US 11,941,052 B2
Online content evaluation system and methods
Dan Martinec, Nymburk (CZ); Yury Kasimov, Prague (CZ); and Juyong Do, Cupertino, CA (US)
Assigned to Avast Software s.r.o., Prague (CZ)
Filed by Avast Software s.r.o., Prague (CZ)
Filed on Jun. 8, 2021, as Appl. No. 17/342,463.
Prior Publication US 2022/0391445 A1, Dec. 8, 2022
Int. Cl. G06F 16/835 (2019.01); G06F 40/295 (2020.01); G06N 20/00 (2019.01); G06Q 30/0201 (2023.01)
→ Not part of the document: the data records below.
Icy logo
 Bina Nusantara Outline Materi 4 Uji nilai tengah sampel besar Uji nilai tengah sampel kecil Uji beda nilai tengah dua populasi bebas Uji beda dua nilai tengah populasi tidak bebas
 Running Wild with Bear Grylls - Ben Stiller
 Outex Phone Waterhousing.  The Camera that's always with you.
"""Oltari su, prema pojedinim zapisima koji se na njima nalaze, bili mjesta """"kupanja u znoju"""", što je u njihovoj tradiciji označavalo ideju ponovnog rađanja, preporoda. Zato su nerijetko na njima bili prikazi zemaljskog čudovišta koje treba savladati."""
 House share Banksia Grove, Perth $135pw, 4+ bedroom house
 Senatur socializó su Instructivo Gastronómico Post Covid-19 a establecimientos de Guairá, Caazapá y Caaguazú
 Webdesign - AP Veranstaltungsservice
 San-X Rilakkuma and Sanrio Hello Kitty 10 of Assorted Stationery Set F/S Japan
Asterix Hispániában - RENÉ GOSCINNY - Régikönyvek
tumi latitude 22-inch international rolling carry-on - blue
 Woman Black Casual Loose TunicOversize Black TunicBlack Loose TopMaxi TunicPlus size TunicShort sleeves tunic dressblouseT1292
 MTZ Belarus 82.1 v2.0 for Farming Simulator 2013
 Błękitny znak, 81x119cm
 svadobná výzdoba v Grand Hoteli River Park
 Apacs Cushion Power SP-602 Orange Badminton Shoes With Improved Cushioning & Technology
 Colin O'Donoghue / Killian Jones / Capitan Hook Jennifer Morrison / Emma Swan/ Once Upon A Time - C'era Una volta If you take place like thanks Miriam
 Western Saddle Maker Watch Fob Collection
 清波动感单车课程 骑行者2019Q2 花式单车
CPC G06F 16/835 (2019.01) [G06F 40/295 (2020.01); G06N 20/00 (2019.01); G06Q 30/0201 (2013.01)] 34 Claims
OG exemplary drawing
 
1. A computer-implemented method comprising:
detecting a webpage accessed by a user on a computing device via a browser;
determining content on the webpage, the content comprising a plurality of sentences comprising first text;
applying a first model to the content to determine a plurality of keyword sets;
performing a network search based on each of the plurality of keyword sets to generate a plurality of search results, the plurality of search results indicating a plurality of network locations comprising at least one claim comprising second text;
receiving a plurality of data for a plurality of universal resource locators (“URLs”) and a plurality of labels for the plurality of data;
training a second model based on the plurality of data for the plurality of URLs and the plurality of labels for the plurality of data;
comparing the plurality of search results to the content, the comparing of the plurality of search results to the content comprising:
generating word embeddings of the plurality of sentences and word embeddings of the second text; and
comparing the word embeddings of the plurality of sentences to the word embeddings of the second text of the at least one claim;
comparing the plurality of search results to each other, the comparing of the plurality of search results to each other comprising:
comparing the second text of at least one of the plurality of search results to others of the plurality of search results to determine a plurality of agreement scores;
generating a matrix based on the plurality of agreement scores; and
determining a first score of at least one of the plurality of search results based on an aggregating of the plurality of agreement scores based on the matrix;
determining a plurality of values based on the comparing the plurality of search results to the content;
applying the second model to the plurality of values to determine a second score of the at least one of the plurality of search results;
determining a factualness of the content at least based on the comparing of the word embeddings of the plurality of sentences to the word embeddings of the second text of the at least one claim, based on the first score of the at least one of the plurality of search results, and based on the second score of the at least one of the plurality of search results; and
notifying the user via the browser of the factualness of the content.